Matthieu Gentyx500C’est aux frontières de la terre et de la mer que j’ai rencontré en 2007, le peintre Matthieu Genty. Dans cette grange qu’il a rénovée et transformée en atelier d’artiste, il se délivre de ses démons par la pratique picturale alliant différentes techniques de l’aquarelle à la peinture à l’huile, en passant par l’acrylique. Il dépose sur des papiers ses traits et ses couleurs, ses obsessions en forme de personnages et d’animaux comme sortis d’une saison en enfer. Les crayons, les pastels, les stylos sont des balises pour se retrouver dans l’itinéraire de ses voyages intérieurs.
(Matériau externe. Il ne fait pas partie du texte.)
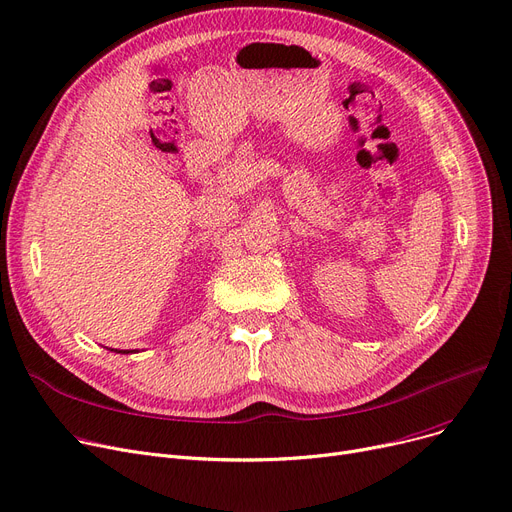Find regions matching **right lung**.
I'll return each mask as SVG.
<instances>
[{"label":"right lung","mask_w":512,"mask_h":512,"mask_svg":"<svg viewBox=\"0 0 512 512\" xmlns=\"http://www.w3.org/2000/svg\"><path fill=\"white\" fill-rule=\"evenodd\" d=\"M124 353H126V351H124ZM128 353H130V351H128Z\"/></svg>","instance_id":"obj_1"}]
</instances>
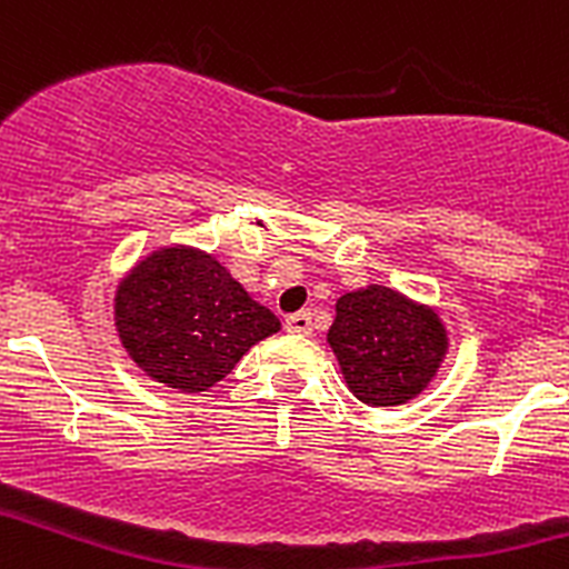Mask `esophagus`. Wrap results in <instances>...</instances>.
<instances>
[{"mask_svg": "<svg viewBox=\"0 0 569 569\" xmlns=\"http://www.w3.org/2000/svg\"><path fill=\"white\" fill-rule=\"evenodd\" d=\"M286 330L297 336H311V313L308 311H297L286 319Z\"/></svg>", "mask_w": 569, "mask_h": 569, "instance_id": "esophagus-1", "label": "esophagus"}]
</instances>
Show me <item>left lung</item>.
I'll list each match as a JSON object with an SVG mask.
<instances>
[{"instance_id":"obj_1","label":"left lung","mask_w":569,"mask_h":569,"mask_svg":"<svg viewBox=\"0 0 569 569\" xmlns=\"http://www.w3.org/2000/svg\"><path fill=\"white\" fill-rule=\"evenodd\" d=\"M328 345L347 389L389 408L428 389L448 356V330L437 308L372 283L336 300Z\"/></svg>"}]
</instances>
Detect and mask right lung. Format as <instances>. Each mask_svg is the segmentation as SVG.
Returning <instances> with one entry per match:
<instances>
[{
	"instance_id": "1",
	"label": "right lung",
	"mask_w": 569,
	"mask_h": 569,
	"mask_svg": "<svg viewBox=\"0 0 569 569\" xmlns=\"http://www.w3.org/2000/svg\"><path fill=\"white\" fill-rule=\"evenodd\" d=\"M116 333L136 367L178 391H206L247 350L278 333L280 319L206 250L169 244L121 278Z\"/></svg>"
}]
</instances>
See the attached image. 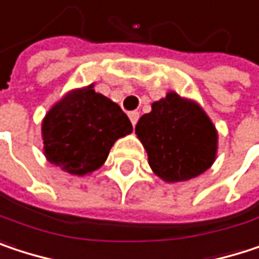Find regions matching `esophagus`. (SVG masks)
Returning <instances> with one entry per match:
<instances>
[{"mask_svg": "<svg viewBox=\"0 0 259 259\" xmlns=\"http://www.w3.org/2000/svg\"><path fill=\"white\" fill-rule=\"evenodd\" d=\"M129 118L130 121H132V124L135 126L138 123V120H139V112L138 111H132V112H129Z\"/></svg>", "mask_w": 259, "mask_h": 259, "instance_id": "1", "label": "esophagus"}]
</instances>
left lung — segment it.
<instances>
[{"instance_id":"obj_1","label":"left lung","mask_w":259,"mask_h":259,"mask_svg":"<svg viewBox=\"0 0 259 259\" xmlns=\"http://www.w3.org/2000/svg\"><path fill=\"white\" fill-rule=\"evenodd\" d=\"M135 133L153 172L168 183L198 177L216 159L214 124L196 102L174 91L151 105V112L139 118Z\"/></svg>"}]
</instances>
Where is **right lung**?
<instances>
[{
    "mask_svg": "<svg viewBox=\"0 0 259 259\" xmlns=\"http://www.w3.org/2000/svg\"><path fill=\"white\" fill-rule=\"evenodd\" d=\"M123 109L94 91V85L69 91L41 123L46 159L73 176L99 169L117 139L132 133Z\"/></svg>",
    "mask_w": 259,
    "mask_h": 259,
    "instance_id": "right-lung-1",
    "label": "right lung"
}]
</instances>
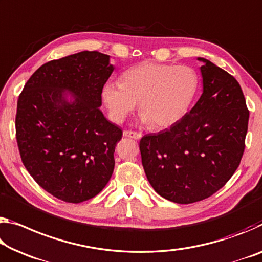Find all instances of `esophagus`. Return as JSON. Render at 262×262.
Masks as SVG:
<instances>
[{"mask_svg":"<svg viewBox=\"0 0 262 262\" xmlns=\"http://www.w3.org/2000/svg\"><path fill=\"white\" fill-rule=\"evenodd\" d=\"M123 136H126V138L139 140V139L142 138V134H141V133L132 132V130H123Z\"/></svg>","mask_w":262,"mask_h":262,"instance_id":"obj_1","label":"esophagus"}]
</instances>
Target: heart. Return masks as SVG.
<instances>
[{"mask_svg":"<svg viewBox=\"0 0 262 262\" xmlns=\"http://www.w3.org/2000/svg\"><path fill=\"white\" fill-rule=\"evenodd\" d=\"M197 86V73L189 66L144 61L124 71L119 85L103 87L102 99L116 121L124 120L139 102L141 121L164 129L185 115Z\"/></svg>","mask_w":262,"mask_h":262,"instance_id":"b5f03b06","label":"heart"}]
</instances>
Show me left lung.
Returning a JSON list of instances; mask_svg holds the SVG:
<instances>
[{
    "label": "left lung",
    "mask_w": 262,
    "mask_h": 262,
    "mask_svg": "<svg viewBox=\"0 0 262 262\" xmlns=\"http://www.w3.org/2000/svg\"><path fill=\"white\" fill-rule=\"evenodd\" d=\"M203 92L189 113L169 129L140 141L149 183L177 204L203 201L223 188L242 161L250 112L239 82L205 58Z\"/></svg>",
    "instance_id": "1"
}]
</instances>
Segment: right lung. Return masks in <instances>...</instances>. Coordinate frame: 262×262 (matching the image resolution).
<instances>
[{"instance_id":"right-lung-1","label":"right lung","mask_w":262,"mask_h":262,"mask_svg":"<svg viewBox=\"0 0 262 262\" xmlns=\"http://www.w3.org/2000/svg\"><path fill=\"white\" fill-rule=\"evenodd\" d=\"M111 56L81 51L41 65L17 101L16 139L29 173L68 203L93 198L114 170L122 130L100 111Z\"/></svg>"}]
</instances>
Matthieu joue des transparences, des superpositions et parfois il gratte le bois, il grave ainsi les histoires qui le tourmentent. Je l’ai vu aussi « encadrer » ses tableaux aux formes improbables avec des bandes de cuivre ou de zinc comme pour ne pas laisser s’échapper son paradis pictural. Toujours à la marge du réel et du fantasme, il ouvre des jardins, des paysages, des personnages qui luttent avec les couleurs et les traits pour devenir graffitis et écritures.
C’est son livre, son roman, sa vie au large de lui-même qui volent en oiseaux fous vers le regards des autres, afin de rompre les différences et parler, communiquer, partager – lui qui vit ses secrets aux frontières de la terre et de la mer sur la  Côte d’Albâtre – secrets qui forgent une amitié.